### Testo fornito

Stanotte e per sempre
Stanotte e per sempre è un racconto di genere grottesco scritto da Daniele Luttazzi.
L'opera
Il racconto è stato presentato in anteprima al Teatro Modena di Genova il 24 novembre 2003, all'interno dello spettacolo Dialoghi platonici e altre storie scritto da Luttazzi, diretto da Giorgio Gallione e messo in scena dal Gruppo dell'Archivolto. L'unica rappresentazione scenica era costituita dall'attore Aldo Ottobrino, seduto in proscenio in un'atmosfera onirica, che leggeva il racconto.
Il genere del racconto è satira grottesca, che lavora per accumulazione (a differenza dell'ironia che lavora per sottrazione)[senza fonte] con l'obiettivo di far percepire allo spettatore il dolore e l'orrore di una vicenda. La trama del racconto è un incubo di Andreotti in cui sogna di penetrare sessualmente i fori di proiettile che uccisero Moro.
Il racconto è molto forte, poiché coinvolge in un colpo solo tutti i cardini satirici: politica, religione, sesso e morte, e accentua l'interazione tra questi quattro elementi. Il contrasto tra forma e contenuto tipico del grottesco viene ottenuto narrando la vicenda turpe con i toni del romanzetto rosa.
Tra i vari rimandi letterari, il racconto è anche un omaggio a Paul Krassner, autore satirico statunitense, che nel 1967 scrisse un articolo molto forte in cui il presidente Johnson penetrava il foro di proiettile nella gola del corpo di Kennedy.[1] Il titolo Stanotte e per sempre riprende un verso della commedia verista Pagliacci (1892), di Ruggero Leoncavallo, in cui la bella Colombina dice: A stanotte e per sempre tua sarò.
Le polemiche
Nella rivista "Pulp"
In un'intervista a Radio Città Futura del 2 novembre 2003, Luttazzi ha raccontato: «È un racconto che io scrissi per il primo numero della rivista “Pulp”, una rivista che si occupa di letteratura pulp appunto. E dissero: ok, Daniele, vogliamo fare questo numero, vogliamo che tu ci faccia un pezzo. Io lo scrivo e un altro po’ il numero non esce, perché la redazione si spacca. Perché il direttore non voleva pubblicarlo e la redazione diceva: certo, noi pubblichiamo Elroy perché è americano, allora quando abbiamo un italiano che fa dei pezzi un po’ hard non lo pubblichiamo? Quindi stava per non uscire il numero.»

######
### Dati forniti

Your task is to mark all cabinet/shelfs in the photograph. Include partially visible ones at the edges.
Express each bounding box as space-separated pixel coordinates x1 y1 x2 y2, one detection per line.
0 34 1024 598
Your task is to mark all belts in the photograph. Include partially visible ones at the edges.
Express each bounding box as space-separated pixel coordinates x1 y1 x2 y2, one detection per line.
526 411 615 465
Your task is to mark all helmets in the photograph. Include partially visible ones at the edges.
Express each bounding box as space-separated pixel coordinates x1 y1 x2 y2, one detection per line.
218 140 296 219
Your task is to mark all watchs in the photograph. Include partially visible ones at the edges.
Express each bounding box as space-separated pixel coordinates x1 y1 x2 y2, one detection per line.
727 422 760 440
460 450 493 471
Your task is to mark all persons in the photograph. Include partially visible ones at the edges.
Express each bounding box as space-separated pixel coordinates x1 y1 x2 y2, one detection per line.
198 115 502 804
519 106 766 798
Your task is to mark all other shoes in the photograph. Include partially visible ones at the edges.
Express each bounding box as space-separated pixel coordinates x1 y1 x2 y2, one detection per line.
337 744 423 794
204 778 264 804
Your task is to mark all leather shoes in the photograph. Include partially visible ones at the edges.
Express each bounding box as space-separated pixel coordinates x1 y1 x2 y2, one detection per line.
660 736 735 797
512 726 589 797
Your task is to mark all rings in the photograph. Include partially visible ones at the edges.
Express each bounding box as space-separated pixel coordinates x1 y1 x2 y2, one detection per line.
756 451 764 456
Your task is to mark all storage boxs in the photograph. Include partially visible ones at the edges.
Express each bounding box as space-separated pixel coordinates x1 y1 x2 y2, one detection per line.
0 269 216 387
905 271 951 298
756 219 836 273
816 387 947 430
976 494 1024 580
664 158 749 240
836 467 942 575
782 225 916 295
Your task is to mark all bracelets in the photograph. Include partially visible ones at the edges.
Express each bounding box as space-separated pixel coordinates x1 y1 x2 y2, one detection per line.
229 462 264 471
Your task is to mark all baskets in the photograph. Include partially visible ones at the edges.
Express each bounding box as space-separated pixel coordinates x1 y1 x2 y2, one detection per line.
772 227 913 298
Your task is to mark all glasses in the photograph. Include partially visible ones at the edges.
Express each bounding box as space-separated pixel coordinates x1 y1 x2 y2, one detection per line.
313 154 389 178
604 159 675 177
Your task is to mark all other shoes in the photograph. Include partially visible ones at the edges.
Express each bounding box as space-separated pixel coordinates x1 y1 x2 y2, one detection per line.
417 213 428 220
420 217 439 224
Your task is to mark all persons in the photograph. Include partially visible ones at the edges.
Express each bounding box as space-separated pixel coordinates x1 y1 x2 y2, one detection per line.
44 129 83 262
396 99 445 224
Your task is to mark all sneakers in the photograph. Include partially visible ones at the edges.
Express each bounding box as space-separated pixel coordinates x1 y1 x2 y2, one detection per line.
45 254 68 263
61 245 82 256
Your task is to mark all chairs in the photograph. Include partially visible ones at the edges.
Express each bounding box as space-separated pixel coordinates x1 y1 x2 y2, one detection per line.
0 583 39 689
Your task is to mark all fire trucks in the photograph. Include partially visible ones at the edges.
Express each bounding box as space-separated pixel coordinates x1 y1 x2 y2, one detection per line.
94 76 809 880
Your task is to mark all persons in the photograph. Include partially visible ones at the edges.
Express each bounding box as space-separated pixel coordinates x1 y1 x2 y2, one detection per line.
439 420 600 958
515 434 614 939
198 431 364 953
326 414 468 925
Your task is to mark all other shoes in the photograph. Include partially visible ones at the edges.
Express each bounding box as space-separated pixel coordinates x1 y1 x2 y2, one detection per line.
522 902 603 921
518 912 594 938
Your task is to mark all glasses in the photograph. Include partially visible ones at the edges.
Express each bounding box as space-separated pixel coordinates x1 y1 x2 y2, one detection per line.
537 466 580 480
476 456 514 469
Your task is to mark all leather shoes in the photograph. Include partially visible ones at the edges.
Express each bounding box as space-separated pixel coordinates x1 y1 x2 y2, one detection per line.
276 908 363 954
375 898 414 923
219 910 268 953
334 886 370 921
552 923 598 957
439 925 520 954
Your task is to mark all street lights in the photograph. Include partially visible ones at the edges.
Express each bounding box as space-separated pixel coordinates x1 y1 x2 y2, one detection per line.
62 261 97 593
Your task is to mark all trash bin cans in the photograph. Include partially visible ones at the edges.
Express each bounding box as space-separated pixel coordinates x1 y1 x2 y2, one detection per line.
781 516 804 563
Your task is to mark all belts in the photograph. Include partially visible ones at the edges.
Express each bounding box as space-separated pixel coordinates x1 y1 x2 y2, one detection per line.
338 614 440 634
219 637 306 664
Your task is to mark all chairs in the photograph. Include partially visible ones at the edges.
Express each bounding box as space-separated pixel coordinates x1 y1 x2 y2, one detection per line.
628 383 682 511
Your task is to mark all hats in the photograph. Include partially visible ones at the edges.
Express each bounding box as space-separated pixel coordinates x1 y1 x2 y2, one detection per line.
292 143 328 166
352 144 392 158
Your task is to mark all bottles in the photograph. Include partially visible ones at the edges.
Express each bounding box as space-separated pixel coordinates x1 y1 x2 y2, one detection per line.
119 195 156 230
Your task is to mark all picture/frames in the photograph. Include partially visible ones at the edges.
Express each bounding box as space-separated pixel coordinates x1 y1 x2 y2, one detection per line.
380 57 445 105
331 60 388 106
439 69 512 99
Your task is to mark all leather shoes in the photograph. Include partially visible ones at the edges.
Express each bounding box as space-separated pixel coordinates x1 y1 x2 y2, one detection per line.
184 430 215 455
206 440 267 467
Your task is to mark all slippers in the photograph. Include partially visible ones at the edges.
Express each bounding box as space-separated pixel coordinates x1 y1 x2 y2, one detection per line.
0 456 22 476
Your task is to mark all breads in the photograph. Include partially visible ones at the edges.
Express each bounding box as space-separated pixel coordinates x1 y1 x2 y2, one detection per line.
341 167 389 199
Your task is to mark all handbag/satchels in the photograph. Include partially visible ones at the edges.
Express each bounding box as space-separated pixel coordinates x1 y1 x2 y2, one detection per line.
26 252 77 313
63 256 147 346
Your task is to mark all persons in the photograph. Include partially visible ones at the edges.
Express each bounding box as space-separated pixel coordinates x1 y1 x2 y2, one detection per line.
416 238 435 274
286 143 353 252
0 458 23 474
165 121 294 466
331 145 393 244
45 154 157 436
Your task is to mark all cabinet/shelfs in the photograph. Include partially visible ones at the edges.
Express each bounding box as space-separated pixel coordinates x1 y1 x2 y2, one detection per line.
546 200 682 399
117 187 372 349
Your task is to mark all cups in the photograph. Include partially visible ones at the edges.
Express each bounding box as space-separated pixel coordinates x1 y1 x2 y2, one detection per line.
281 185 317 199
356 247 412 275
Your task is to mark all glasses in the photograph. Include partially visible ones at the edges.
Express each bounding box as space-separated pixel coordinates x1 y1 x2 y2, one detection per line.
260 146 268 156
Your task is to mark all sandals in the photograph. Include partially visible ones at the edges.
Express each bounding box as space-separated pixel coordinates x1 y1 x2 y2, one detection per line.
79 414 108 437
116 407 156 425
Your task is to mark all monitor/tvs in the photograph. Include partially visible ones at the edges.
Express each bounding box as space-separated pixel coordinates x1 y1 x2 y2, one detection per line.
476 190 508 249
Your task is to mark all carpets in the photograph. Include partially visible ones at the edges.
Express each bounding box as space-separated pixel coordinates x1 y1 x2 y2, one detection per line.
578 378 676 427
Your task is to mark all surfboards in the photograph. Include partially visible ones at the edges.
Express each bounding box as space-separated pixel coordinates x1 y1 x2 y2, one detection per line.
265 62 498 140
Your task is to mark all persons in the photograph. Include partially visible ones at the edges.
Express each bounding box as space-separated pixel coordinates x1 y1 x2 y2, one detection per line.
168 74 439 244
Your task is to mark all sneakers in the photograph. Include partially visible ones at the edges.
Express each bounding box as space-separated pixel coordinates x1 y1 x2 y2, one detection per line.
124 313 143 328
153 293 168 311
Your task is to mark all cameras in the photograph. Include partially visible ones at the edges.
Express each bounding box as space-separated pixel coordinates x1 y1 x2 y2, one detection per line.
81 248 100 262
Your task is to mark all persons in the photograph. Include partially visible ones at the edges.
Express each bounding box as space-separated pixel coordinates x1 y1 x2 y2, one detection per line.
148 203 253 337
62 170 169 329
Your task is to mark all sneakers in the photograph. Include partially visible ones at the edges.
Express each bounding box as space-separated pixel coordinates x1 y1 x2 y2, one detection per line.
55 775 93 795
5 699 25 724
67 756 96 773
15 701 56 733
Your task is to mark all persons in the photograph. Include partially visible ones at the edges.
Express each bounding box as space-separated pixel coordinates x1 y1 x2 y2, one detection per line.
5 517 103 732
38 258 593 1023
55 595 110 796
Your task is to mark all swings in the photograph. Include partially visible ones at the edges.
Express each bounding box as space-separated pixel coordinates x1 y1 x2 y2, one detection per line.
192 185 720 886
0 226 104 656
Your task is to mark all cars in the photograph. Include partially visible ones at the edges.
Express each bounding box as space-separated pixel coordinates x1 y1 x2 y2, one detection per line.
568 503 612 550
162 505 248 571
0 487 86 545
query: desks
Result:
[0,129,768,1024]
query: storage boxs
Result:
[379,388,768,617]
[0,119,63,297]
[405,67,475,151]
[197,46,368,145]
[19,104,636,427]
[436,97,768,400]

######

Esercizio proposto: Per favore, copia dal testo sul racconto Stanotte e per sempre il passo che comincia con le parole "Il genere del" e si chiude dopo "del romanzetto rosa.".

Soluzione:
Il genere del racconto è satira grottesca, che lavora per accumulazione (a differenza dell'ironia che lavora per sottrazione)[senza fonte] con l'obiettivo di far percepire allo spettatore il dolore e l'orrore di una vicenda. La trama del racconto è un incubo di Andreotti in cui sogna di penetrare sessualmente i fori di proiettile che uccisero Moro.
Il racconto è molto forte, poiché coinvolge in un colpo solo tutti i cardini satirici: politica, religione, sesso e morte, e accentua l'interazione tra questi quattro elementi. Il contrasto tra forma e contenuto tipico del grottesco viene ottenuto narrando la vicenda turpe con i toni del romanzetto rosa.